Required work:
Everything in the listing should be set down exactly, apart from the pictures.

Exercise inputs:
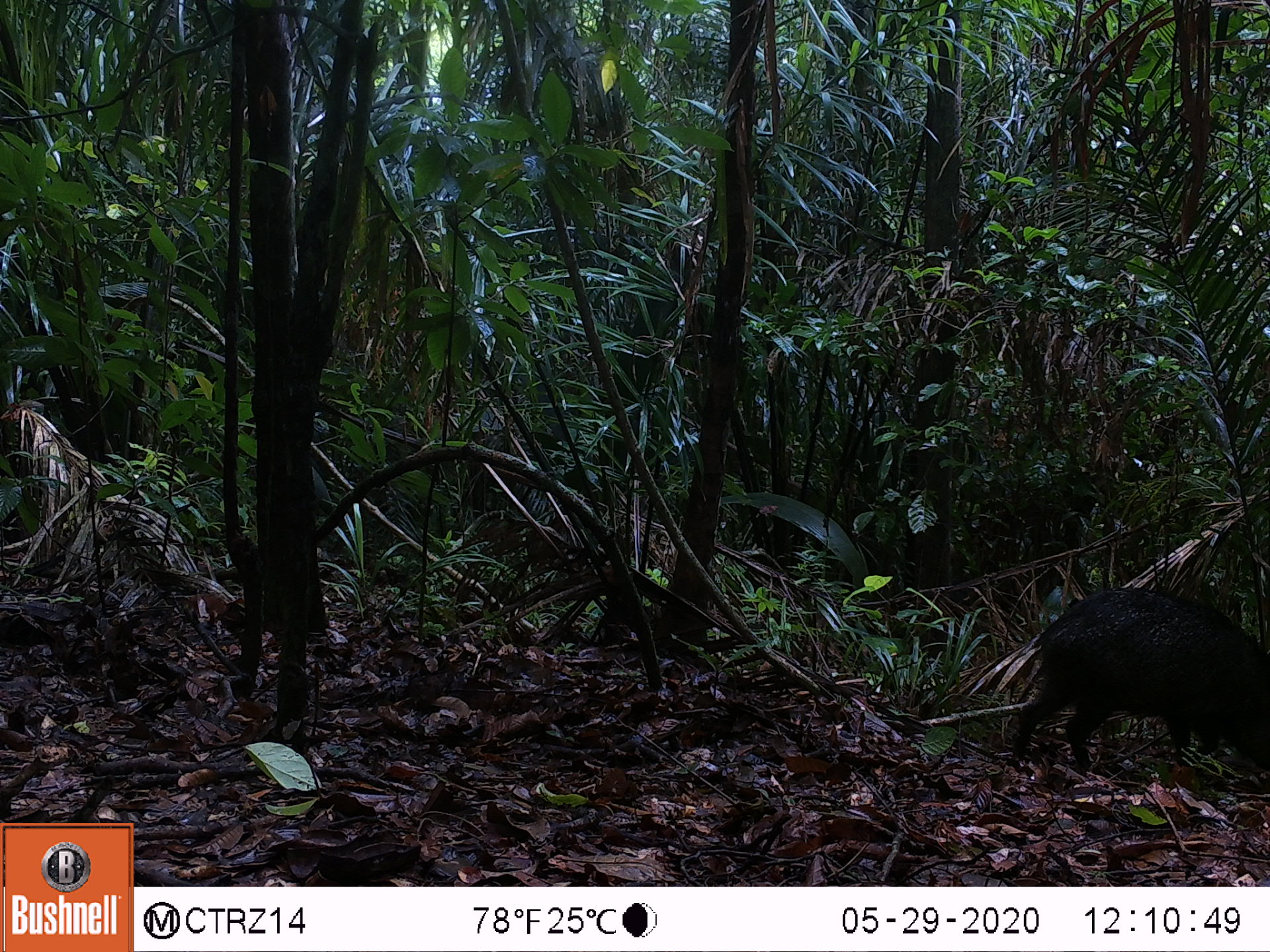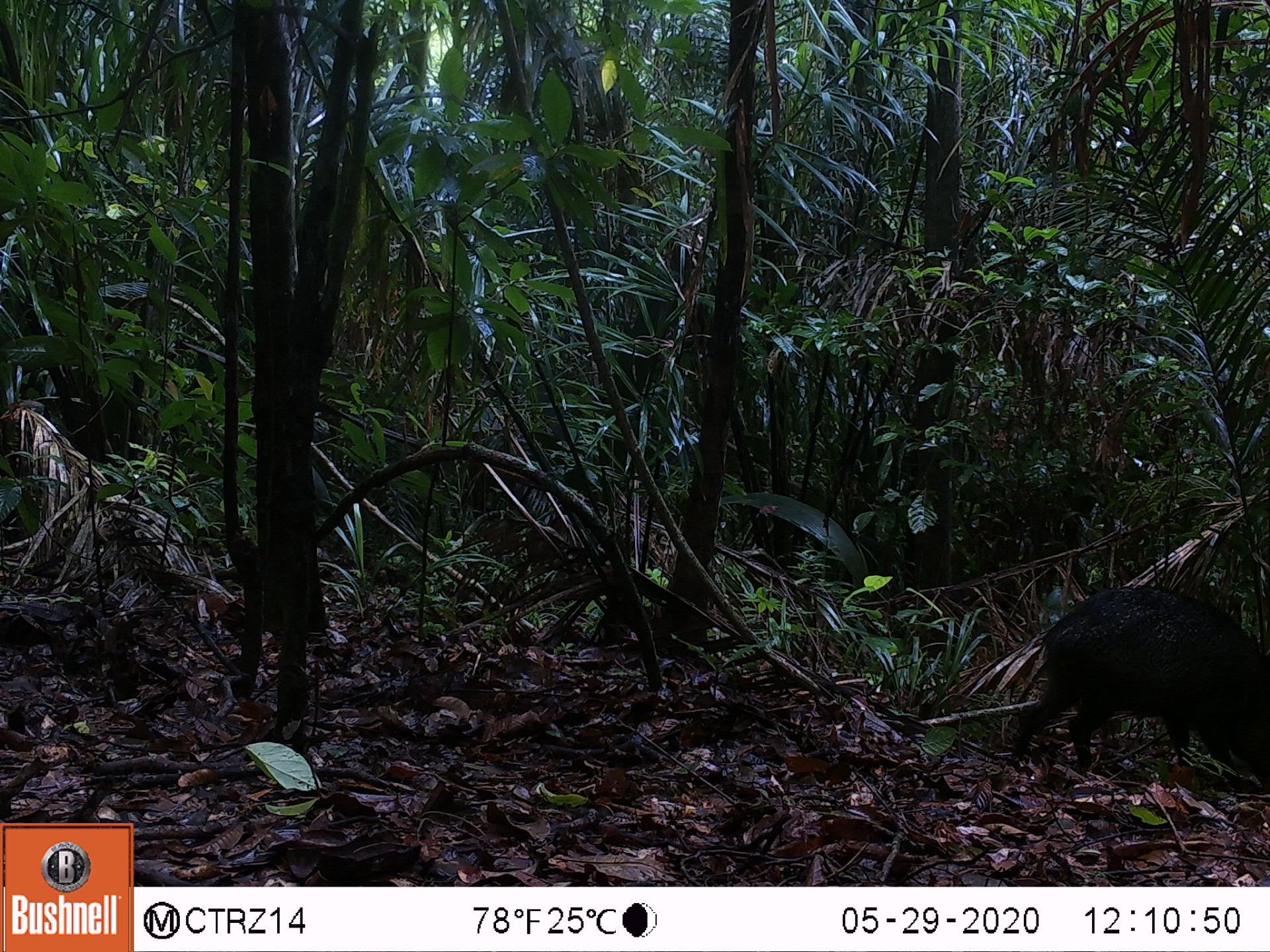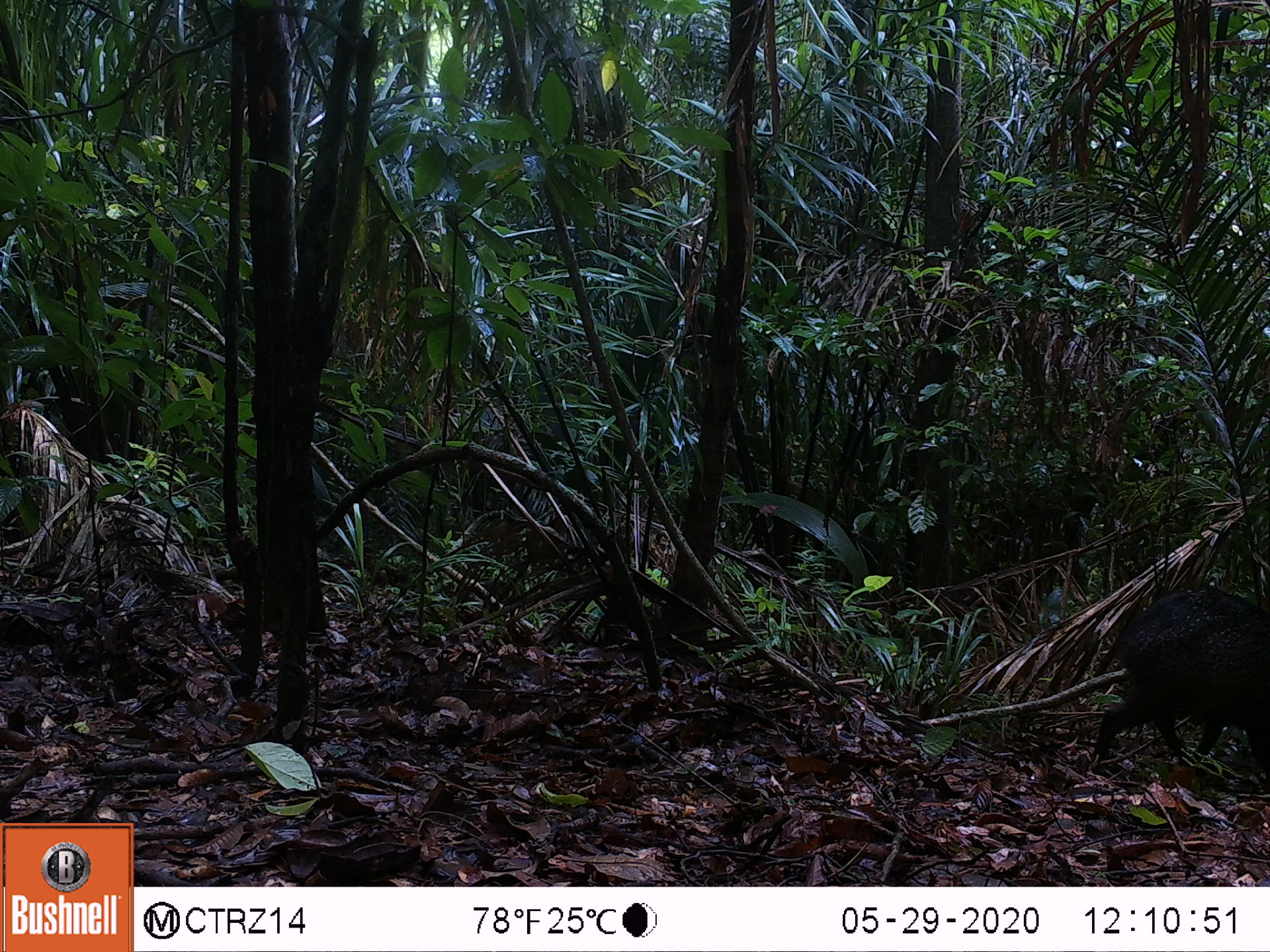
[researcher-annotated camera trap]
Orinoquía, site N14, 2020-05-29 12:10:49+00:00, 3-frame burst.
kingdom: Animalia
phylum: Chordata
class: Mammalia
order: Artiodactyla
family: Tayassuidae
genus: Pecari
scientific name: Pecari tajacu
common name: collared peccary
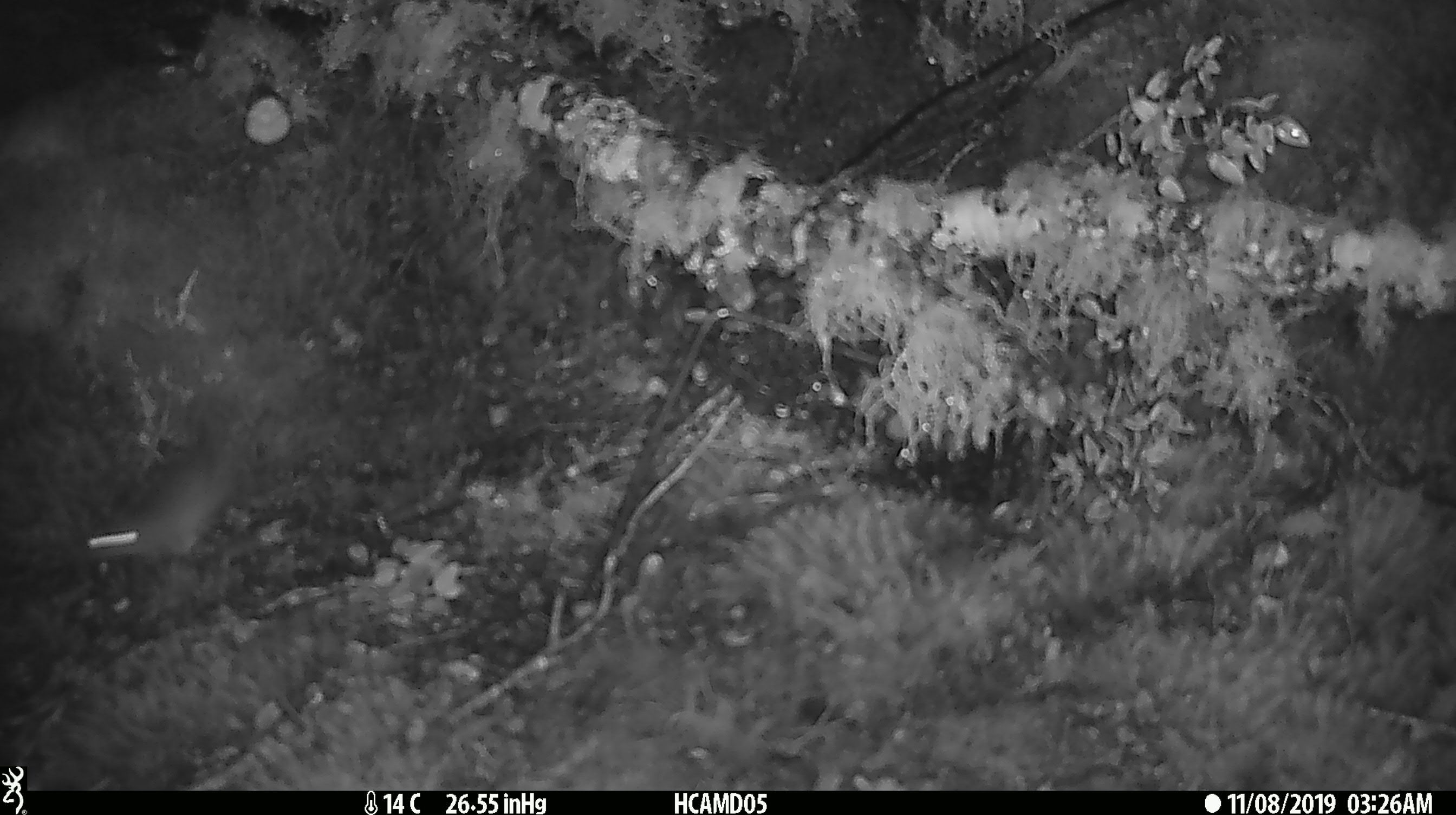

Solution to this problem:
[researcher-annotated camera trap]
Orinoquía, site N14, 2020-05-29 12:10:49+00:00, 3-frame burst.
kingdom: Animalia
phylum: Chordata
class: Mammalia
order: Artiodactyla
family: Tayassuidae
genus: Pecari
scientific name: Pecari tajacu
common name: collared peccary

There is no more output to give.